Dans la man­i­fes­ta­tion étu­di­ante du 29 octo­bre, des man­i­fes­tants bran­dis­sent le por­trait de Bil­lal Bacha, arrêté le 21 juin 2019.

Fin octo­bre, huit mois après le début du mou­ve­ment de protes­ta­tion, la sit­u­a­tion ne sem­ble pas s’apaiser. Le por­trait de la jeune étu­di­ante, Nes­rine Dah­mani, a été imprimé sur des pan­car­tes, brandies dans les dif­férentes man­i­fes­ta­tions. Elle est tou­jours en prison et «va très mal» selon les avo­cats. A la fin du mois, dans le hall du tri­bunal de Sidi M’hamed, à Alger, les familles se sont réu­nies pour la date des pre­miers ver­dicts : six jeunes hommes accusés « d’atteinte à l’intégrité nationale », dont cer­tains ont été arrêtés dans des cafés. « On a un tout petit espoir qu’aujourd’hui ça soit fini », explique Souad Left­is­si, étu­di­ante en archi­tec­ture, dont le frère est en prison depuis le 21 juin.
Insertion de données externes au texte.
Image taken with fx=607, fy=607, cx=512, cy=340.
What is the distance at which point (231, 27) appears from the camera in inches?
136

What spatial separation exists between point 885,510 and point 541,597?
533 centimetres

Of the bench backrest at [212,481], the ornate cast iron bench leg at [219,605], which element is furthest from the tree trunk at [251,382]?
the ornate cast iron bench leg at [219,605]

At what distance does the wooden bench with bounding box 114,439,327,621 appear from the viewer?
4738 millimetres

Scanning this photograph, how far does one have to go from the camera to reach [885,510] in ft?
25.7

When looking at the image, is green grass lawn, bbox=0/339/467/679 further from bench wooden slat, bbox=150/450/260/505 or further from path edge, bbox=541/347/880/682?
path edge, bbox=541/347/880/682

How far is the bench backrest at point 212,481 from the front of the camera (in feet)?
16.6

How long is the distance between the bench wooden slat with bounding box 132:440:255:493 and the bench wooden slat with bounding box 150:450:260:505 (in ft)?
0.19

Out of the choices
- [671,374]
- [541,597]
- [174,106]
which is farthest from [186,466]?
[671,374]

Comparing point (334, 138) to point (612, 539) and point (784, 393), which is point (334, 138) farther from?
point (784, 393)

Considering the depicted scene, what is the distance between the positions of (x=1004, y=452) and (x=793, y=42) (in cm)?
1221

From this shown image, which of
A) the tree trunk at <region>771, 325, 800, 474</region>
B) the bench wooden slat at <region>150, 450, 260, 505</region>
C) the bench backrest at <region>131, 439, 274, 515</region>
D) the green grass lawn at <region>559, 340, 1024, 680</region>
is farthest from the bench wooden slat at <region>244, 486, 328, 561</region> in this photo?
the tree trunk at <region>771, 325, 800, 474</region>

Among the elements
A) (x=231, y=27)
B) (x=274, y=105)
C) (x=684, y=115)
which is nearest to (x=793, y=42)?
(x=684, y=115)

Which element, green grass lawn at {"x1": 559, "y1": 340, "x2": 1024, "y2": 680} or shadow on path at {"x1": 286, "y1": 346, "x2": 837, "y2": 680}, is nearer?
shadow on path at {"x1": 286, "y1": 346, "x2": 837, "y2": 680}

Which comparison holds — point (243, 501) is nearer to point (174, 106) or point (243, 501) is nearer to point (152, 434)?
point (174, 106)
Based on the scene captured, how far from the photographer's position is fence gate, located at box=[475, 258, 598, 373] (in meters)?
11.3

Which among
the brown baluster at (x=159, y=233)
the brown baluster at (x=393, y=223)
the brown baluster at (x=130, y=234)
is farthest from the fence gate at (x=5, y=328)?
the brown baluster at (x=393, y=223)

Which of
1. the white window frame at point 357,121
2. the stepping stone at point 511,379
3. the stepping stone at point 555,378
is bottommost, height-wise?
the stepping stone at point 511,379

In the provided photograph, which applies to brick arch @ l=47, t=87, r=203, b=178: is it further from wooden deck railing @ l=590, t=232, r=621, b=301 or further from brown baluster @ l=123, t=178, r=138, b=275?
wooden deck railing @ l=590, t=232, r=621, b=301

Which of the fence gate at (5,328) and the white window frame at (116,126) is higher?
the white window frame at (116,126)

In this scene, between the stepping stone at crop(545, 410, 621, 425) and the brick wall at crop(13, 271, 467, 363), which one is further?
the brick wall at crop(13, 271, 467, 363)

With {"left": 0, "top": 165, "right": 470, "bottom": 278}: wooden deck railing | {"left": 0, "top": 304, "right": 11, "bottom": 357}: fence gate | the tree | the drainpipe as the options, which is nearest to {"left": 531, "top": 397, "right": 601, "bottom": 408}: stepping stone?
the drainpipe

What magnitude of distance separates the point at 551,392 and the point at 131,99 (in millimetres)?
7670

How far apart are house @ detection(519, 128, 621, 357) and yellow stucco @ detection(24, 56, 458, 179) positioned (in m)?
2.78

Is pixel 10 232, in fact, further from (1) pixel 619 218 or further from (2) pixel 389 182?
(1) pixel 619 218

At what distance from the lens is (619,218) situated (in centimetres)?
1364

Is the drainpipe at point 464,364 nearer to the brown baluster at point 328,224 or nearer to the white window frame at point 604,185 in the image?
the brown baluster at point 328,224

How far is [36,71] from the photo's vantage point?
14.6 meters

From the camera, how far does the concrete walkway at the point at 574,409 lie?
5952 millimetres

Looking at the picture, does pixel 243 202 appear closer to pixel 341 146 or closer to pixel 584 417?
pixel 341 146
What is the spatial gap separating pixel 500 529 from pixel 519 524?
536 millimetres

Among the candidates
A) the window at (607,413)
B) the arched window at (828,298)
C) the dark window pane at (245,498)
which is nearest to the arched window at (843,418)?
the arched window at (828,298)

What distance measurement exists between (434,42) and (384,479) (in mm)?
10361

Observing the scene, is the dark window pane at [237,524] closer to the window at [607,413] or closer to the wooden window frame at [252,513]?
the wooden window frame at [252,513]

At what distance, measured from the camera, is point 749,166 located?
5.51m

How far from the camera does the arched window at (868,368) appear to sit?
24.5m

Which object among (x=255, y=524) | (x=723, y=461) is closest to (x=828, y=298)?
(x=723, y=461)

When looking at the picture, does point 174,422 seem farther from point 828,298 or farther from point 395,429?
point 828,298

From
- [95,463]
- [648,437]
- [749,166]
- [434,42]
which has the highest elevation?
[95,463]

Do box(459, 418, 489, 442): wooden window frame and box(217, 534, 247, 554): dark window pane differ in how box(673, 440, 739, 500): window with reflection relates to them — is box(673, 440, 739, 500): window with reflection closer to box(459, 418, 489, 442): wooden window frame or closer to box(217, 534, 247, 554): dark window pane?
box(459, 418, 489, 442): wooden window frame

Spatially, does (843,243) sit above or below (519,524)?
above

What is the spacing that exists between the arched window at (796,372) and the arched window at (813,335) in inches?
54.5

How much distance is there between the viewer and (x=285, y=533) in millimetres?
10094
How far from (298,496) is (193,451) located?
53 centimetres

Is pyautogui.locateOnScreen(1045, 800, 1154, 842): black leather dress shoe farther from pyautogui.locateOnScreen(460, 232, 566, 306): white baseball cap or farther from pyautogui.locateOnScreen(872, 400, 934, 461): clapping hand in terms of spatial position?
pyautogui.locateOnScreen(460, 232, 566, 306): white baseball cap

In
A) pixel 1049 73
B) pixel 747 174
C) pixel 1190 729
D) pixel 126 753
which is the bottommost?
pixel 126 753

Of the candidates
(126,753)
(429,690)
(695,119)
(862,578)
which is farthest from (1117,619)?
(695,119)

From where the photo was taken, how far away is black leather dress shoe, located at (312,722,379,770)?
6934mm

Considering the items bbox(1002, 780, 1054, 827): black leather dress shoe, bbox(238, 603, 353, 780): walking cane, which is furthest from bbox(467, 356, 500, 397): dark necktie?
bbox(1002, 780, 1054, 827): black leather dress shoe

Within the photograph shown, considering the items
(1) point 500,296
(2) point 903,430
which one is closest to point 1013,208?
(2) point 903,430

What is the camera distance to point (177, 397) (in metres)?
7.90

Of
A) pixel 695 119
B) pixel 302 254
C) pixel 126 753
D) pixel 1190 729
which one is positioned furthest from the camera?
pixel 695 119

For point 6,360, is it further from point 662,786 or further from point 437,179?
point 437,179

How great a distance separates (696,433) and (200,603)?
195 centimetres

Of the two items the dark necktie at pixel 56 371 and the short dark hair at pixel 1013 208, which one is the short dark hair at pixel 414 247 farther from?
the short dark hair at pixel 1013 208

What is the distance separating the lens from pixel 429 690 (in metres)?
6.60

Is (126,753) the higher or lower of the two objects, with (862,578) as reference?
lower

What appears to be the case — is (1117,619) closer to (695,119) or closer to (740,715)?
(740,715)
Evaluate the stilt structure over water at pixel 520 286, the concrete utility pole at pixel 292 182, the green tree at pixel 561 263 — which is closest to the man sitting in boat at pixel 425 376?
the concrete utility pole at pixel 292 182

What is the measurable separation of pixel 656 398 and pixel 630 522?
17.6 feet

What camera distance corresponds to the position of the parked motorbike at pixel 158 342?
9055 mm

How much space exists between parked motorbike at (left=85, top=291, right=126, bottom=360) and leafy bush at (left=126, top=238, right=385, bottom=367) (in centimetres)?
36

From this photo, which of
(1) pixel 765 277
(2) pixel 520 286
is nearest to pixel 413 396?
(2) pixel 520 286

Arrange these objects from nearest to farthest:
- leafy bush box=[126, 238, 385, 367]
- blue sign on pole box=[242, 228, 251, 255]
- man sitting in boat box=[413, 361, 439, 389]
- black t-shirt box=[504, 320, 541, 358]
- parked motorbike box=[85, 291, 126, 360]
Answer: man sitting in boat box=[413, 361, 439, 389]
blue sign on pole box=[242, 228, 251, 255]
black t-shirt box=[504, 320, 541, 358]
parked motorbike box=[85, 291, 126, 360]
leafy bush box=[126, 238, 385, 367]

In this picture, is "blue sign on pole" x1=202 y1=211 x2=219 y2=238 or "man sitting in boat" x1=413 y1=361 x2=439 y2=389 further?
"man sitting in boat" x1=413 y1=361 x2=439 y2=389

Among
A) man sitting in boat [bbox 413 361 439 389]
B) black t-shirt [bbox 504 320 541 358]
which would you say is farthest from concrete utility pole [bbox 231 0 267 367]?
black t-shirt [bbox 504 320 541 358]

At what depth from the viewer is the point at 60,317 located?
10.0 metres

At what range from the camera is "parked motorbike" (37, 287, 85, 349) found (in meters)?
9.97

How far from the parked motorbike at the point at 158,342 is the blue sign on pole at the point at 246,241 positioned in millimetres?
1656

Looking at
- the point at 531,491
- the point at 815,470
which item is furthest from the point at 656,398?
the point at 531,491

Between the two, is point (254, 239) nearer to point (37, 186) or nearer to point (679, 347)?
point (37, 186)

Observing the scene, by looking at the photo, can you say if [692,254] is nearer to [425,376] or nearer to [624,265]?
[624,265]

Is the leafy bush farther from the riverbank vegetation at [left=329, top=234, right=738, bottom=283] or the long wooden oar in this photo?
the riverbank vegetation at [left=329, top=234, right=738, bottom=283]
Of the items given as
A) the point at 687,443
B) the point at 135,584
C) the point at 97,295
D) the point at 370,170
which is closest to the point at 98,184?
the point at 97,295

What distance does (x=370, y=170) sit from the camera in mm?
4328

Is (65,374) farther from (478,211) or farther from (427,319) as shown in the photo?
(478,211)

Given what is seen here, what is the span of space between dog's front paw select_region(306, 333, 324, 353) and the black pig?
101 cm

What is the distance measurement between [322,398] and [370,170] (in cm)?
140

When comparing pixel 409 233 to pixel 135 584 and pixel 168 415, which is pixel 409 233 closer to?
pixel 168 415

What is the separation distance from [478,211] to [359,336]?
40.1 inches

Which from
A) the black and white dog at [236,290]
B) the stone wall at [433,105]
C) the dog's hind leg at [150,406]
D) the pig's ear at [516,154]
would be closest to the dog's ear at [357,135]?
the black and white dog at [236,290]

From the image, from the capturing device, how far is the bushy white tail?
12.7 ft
Mais la grève des mag­is­trats, qui protes­tent con­tre un grand mou­ve­ment de muta­tions, douchera ces espoirs là. Les ver­dicts ne seront pas ren­dus. Et les familles doivent patien­ter encore. Pour la pre­mière fois, les proches de détenus avaient con­tac­té les par­tis poli­tiques d’opposition. « On a besoin de sou­tien et de chaleur », explique Omar Abed, l’un des représen­tants du Col­lec­tif des par­ents de détenus. «N ous sommes là pour aider à instau­r­er un rap­port de force », affirme Fethi Garès, porte parole du Mou­ve­ment démoc­ra­tique et social (MDS). Lors de la man­i­fes­ta­tion du 1er novem­bre, Raouf, le trente­naire qui s’emportait con­tre le silence intel­lectuels, a été arrêté puis placé en déten­tion pro­vi­soire pour avoir porter du dra­peau berbère. D’autres man­i­fes­tants arrêtés le même jour, pour les mêmes faits, ont été mis en lib­erté pro­vi­soire. Le groupe de mil­i­tants qui se réu­nis­sent chaque semaine pub­lie désor­mais des tableaux avec les noms des per­son­nes arrêtées et les déci­sions de jus­tice.